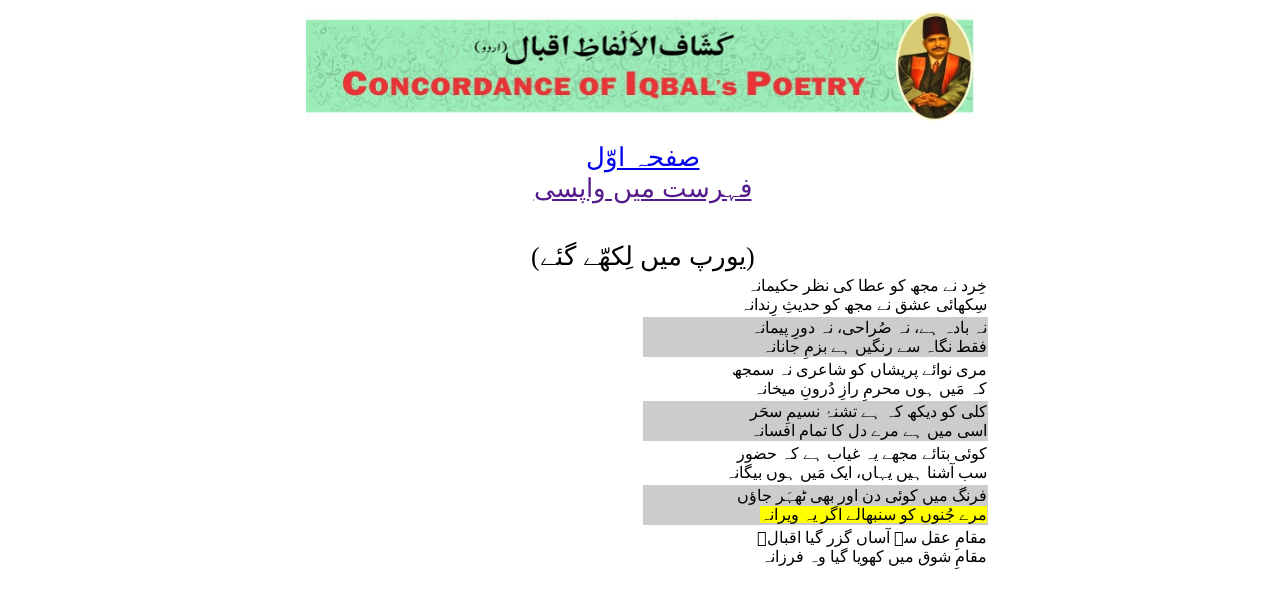

--- FILE ---
content_type: text/html; charset=UTF-8
request_url: https://concordance.allamaiqbal.com/stanza.php?phrase=5962&stanzano=220028
body_size: 1388
content:
<!DOCTYPE html PUBLIC "-//W3C//DTD XHTML 1.0 Transitional//EN" "http://www.w3.org/TR/xhtml1/DTD/xhtml1-transitional.dtd">
<html xmlns="http://www.w3.org/1999/xhtml">
<head>
<meta http-equiv="Content-Type" content="text/html; charset=utf-8" />
<link href="index.css" rel="stylesheet" type="text/css" />
<title></title>
</head>

<body dir="rtl">
<div align="center">
<table>
<tr>
  <td><img src="banner.jpg" width="668" height="110" /></td></tr>
</table>
<br />
<div align="center">

 <a class="alphabetHeading" href="index.html">صفحہ اوّل</a>
</div>
<script>
    document.write('<a class="alphabetHeading" href="' + document.referrer + '">فہرست میں واپسی</a>');
</script>
<br />
<table width="700px"  class="alphabetList">
<tr class="alphabetHeading"><td width="50%"></td><td width="50%"></td></tr>
<tr class="alphabetHeading"><td colspan="2" align="center">
<br>(یورپ میں لِکھّے گئے)</td></tr><tr><td align=right>خِرد نے مجھ کو عطا کی نظر حکیمانہ<br>سِکھائی عشق نے مجھ کو حدیثِ رِندانہ</td></tr><tr><td align=right bgcolor=#CCC>نہ بادہ ہے، نہ صُراحی، نہ دورِ پیمانہ<br>فقط نگاہ سے رنگیں ہے بزمِ جانانہ</td></tr><tr><td align=right>مری نوائے پریشاں کو شاعری نہ سمجھ<br>کہ مَیں ہوں محرمِ رازِ دُرونِ میخانہ</td></tr><tr><td align=right bgcolor=#CCC>کلی کو دیکھ کہ ہے تشنۂ نسیمِ سحَر<br>اسی میں ہے مرے دل کا تمام افسانہ</td></tr><tr><td align=right>کوئی بتائے مجھے یہ غیاب ہے کہ حضور<br>سب آشنا ہیں یہاں، ایک مَیں ہوں بیگانہ</td></tr><tr><td align=right bgcolor=#CCC>فرنگ میں کوئی دن اور بھی ٹھہَر جاؤں<br><span style=background-color:#FF0><a name=5962>مرے جُنوں کو سنبھالے اگر یہ ویرانہ</a></span></td></tr><tr><td align=right>مقامِ عقل سے آساں گزر گیا اقبالؔ<br>مقامِ شوق میں کھویا گیا وہ فرزانہ</td></tr>
</table>

</div>
<script defer src="https://static.cloudflareinsights.com/beacon.min.js/vcd15cbe7772f49c399c6a5babf22c1241717689176015" integrity="sha512-ZpsOmlRQV6y907TI0dKBHq9Md29nnaEIPlkf84rnaERnq6zvWvPUqr2ft8M1aS28oN72PdrCzSjY4U6VaAw1EQ==" data-cf-beacon='{"version":"2024.11.0","token":"bd491a40549e4527b404b14c4cbdfea4","r":1,"server_timing":{"name":{"cfCacheStatus":true,"cfEdge":true,"cfExtPri":true,"cfL4":true,"cfOrigin":true,"cfSpeedBrain":true},"location_startswith":null}}' crossorigin="anonymous"></script>
</body>
</html>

### PROBLEM TO SOLVE
Repeat the listing above exactly, with no pictures.

### ANSWER SECTION
--- FILE ---
content_type: text/html; charset=UTF-8
request_url: https://concordance.allamaiqbal.com/stanza.php?phrase=5962&stanzano=220028
body_size: 1388
content:
<!DOCTYPE html PUBLIC "-//W3C//DTD XHTML 1.0 Transitional//EN" "http://www.w3.org/TR/xhtml1/DTD/xhtml1-transitional.dtd">
<html xmlns="http://www.w3.org/1999/xhtml">
<head>
<meta http-equiv="Content-Type" content="text/html; charset=utf-8" />
<link href="index.css" rel="stylesheet" type="text/css" />
<title></title>
</head>

<body dir="rtl">
<div align="center">
<table>
<tr>
  <td><img src="banner.jpg" width="668" height="110" /></td></tr>
</table>
<br />
<div align="center">

 <a class="alphabetHeading" href="index.html">صفحہ اوّل</a>
</div>
<script>
    document.write('<a class="alphabetHeading" href="' + document.referrer + '">فہرست میں واپسی</a>');
</script>
<br />
<table width="700px"  class="alphabetList">
<tr class="alphabetHeading"><td width="50%"></td><td width="50%"></td></tr>
<tr class="alphabetHeading"><td colspan="2" align="center">
<br>(یورپ میں لِکھّے گئے)</td></tr><tr><td align=right>خِرد نے مجھ کو عطا کی نظر حکیمانہ<br>سِکھائی عشق نے مجھ کو حدیثِ رِندانہ</td></tr><tr><td align=right bgcolor=#CCC>نہ بادہ ہے، نہ صُراحی، نہ دورِ پیمانہ<br>فقط نگاہ سے رنگیں ہے بزمِ جانانہ</td></tr><tr><td align=right>مری نوائے پریشاں کو شاعری نہ سمجھ<br>کہ مَیں ہوں محرمِ رازِ دُرونِ میخانہ</td></tr><tr><td align=right bgcolor=#CCC>کلی کو دیکھ کہ ہے تشنۂ نسیمِ سحَر<br>اسی میں ہے مرے دل کا تمام افسانہ</td></tr><tr><td align=right>کوئی بتائے مجھے یہ غیاب ہے کہ حضور<br>سب آشنا ہیں یہاں، ایک مَیں ہوں بیگانہ</td></tr><tr><td align=right bgcolor=#CCC>فرنگ میں کوئی دن اور بھی ٹھہَر جاؤں<br><span style=background-color:#FF0><a name=5962>مرے جُنوں کو سنبھالے اگر یہ ویرانہ</a></span></td></tr><tr><td align=right>مقامِ عقل سے آساں گزر گیا اقبالؔ<br>مقامِ شوق میں کھویا گیا وہ فرزانہ</td></tr>
</table>

</div>
<script defer src="https://static.cloudflareinsights.com/beacon.min.js/vcd15cbe7772f49c399c6a5babf22c1241717689176015" integrity="sha512-ZpsOmlRQV6y907TI0dKBHq9Md29nnaEIPlkf84rnaERnq6zvWvPUqr2ft8M1aS28oN72PdrCzSjY4U6VaAw1EQ==" data-cf-beacon='{"version":"2024.11.0","token":"bd491a40549e4527b404b14c4cbdfea4","r":1,"server_timing":{"name":{"cfCacheStatus":true,"cfEdge":true,"cfExtPri":true,"cfL4":true,"cfOrigin":true,"cfSpeedBrain":true},"location_startswith":null}}' crossorigin="anonymous"></script>
</body>
</html>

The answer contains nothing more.